Friedreich Ataxia and Nephrotic Syndrome Case Studies Show Steroid Treatment Promising

Corticosteroid therapy is a potential therapeutic treatment for patients with Friedreich ataxia (FRDA) and nephrotic syndrome, according to a study titled “Friedreich Ataxia and nephrotic syndrome: a series of two patients,” published in the journal BMC Neurology.

FRDA is a genetic, progressive, neurodegenerative disorder that causes damage to the nervous system and leads to impaired muscle coordination (ataxia). The disease, caused by the lack of the frataxin protein, can also cause scoliosis, urinary dysfunction, diabetes mellitus, optic atrophy, hearing loss, sleep apnea, and hypertrophic cardiomyopathy.

Nephrotic syndrome is a disorder that can sometimes be associated with FRDA. Researchers report two cases of individuals burdened with both conditions, strengthening a possible connection between these two diseases. One of the patients, a 13-year-old girl diagnosed at age 5 with FRDA, exhibited significant improvements upon corticosteroid treatment.

She did not have epilepsy, a link previously identified in a patient with nephrotic syndrome and FRDA. She was diagnosed with idiopathic nephrotic syndrome at age 7 by testing protein urine concentration (no renal biopsy was performed).

The young teen was treated with prednisone pulse therapy at 30 mg daily, and protein levels rapidly normalized in the urine. Her neurologic symptoms also improved through the steroid treatment, including control of her heel cords and hamstrings, and she regained her skills in balance as related to single-leg stance over the course of a year. Following a second steroid treatment, the patient had less fatigue and higher endurance.

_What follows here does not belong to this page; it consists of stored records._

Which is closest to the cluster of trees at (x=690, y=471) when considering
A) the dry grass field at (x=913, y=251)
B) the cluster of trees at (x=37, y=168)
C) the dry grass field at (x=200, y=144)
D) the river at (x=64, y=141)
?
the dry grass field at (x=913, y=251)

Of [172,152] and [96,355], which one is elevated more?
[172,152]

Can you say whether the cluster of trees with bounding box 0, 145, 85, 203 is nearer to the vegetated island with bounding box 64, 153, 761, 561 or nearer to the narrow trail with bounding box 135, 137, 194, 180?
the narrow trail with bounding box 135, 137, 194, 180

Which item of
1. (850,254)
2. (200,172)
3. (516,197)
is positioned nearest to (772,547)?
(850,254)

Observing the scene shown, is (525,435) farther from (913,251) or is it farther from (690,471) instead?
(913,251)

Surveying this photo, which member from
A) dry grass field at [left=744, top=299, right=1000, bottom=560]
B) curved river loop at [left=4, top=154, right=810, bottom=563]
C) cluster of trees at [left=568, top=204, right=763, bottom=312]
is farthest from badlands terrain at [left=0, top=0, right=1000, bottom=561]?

The second patient was a 25-year-old male of Indian descent diagnosed with FDRA at age 10 and previously diagnosed with nephrotic syndrome when he was 2 years old, also by urine protein testing. He was treated with chronic steroids from age 2 to 10 but showed no improvement. His nephrologist switched the steroid treatment for cyclophosphamide over three months (at 100 mg) and the patient experienced no nephrotic syndrome relapses. However, his ataxia worsened following cessation of steroid therapy.

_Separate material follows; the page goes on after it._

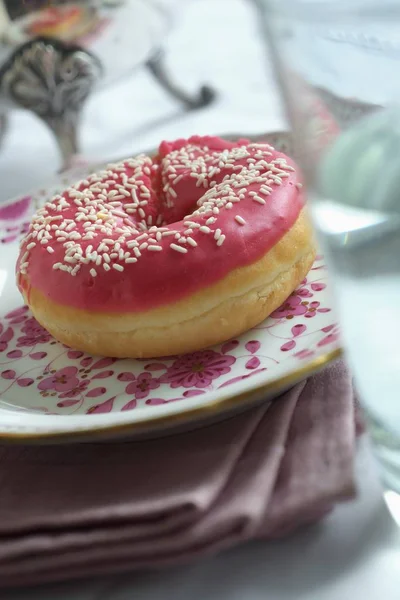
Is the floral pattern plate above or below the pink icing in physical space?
below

With the improvements observed in the first patient, researchers reviewed data from Children’s Hospital of Philadelphia (CHOP) and the Collaborative Clinical Research Network (CCRN) to look for patients reporting responses to corticosteroids: nine FDRA patients experienced improvements in balance, gait or speech with corticosteroid treatment and with other immunomodulatory therapies without steroid-induced worsening.

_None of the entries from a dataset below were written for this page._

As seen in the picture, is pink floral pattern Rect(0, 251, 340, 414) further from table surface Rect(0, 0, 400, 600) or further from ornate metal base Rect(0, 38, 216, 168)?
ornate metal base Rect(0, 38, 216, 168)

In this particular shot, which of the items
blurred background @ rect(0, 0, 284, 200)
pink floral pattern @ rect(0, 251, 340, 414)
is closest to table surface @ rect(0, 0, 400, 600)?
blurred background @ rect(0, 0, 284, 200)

“The catabolic effect of steroids could provide a mechanism for the improvements seen in FRDA, as altered lipid metabolism has been documented in rat myocytes with diminished frataxin levels and in Drosophilia melanogaster. The present patient, taken with previous basic and scientific research, suggests the importance of pilot studies examining the efficacy of pulse steroid treatment as a potential therapy in FRDA,” the authors concluded in their study.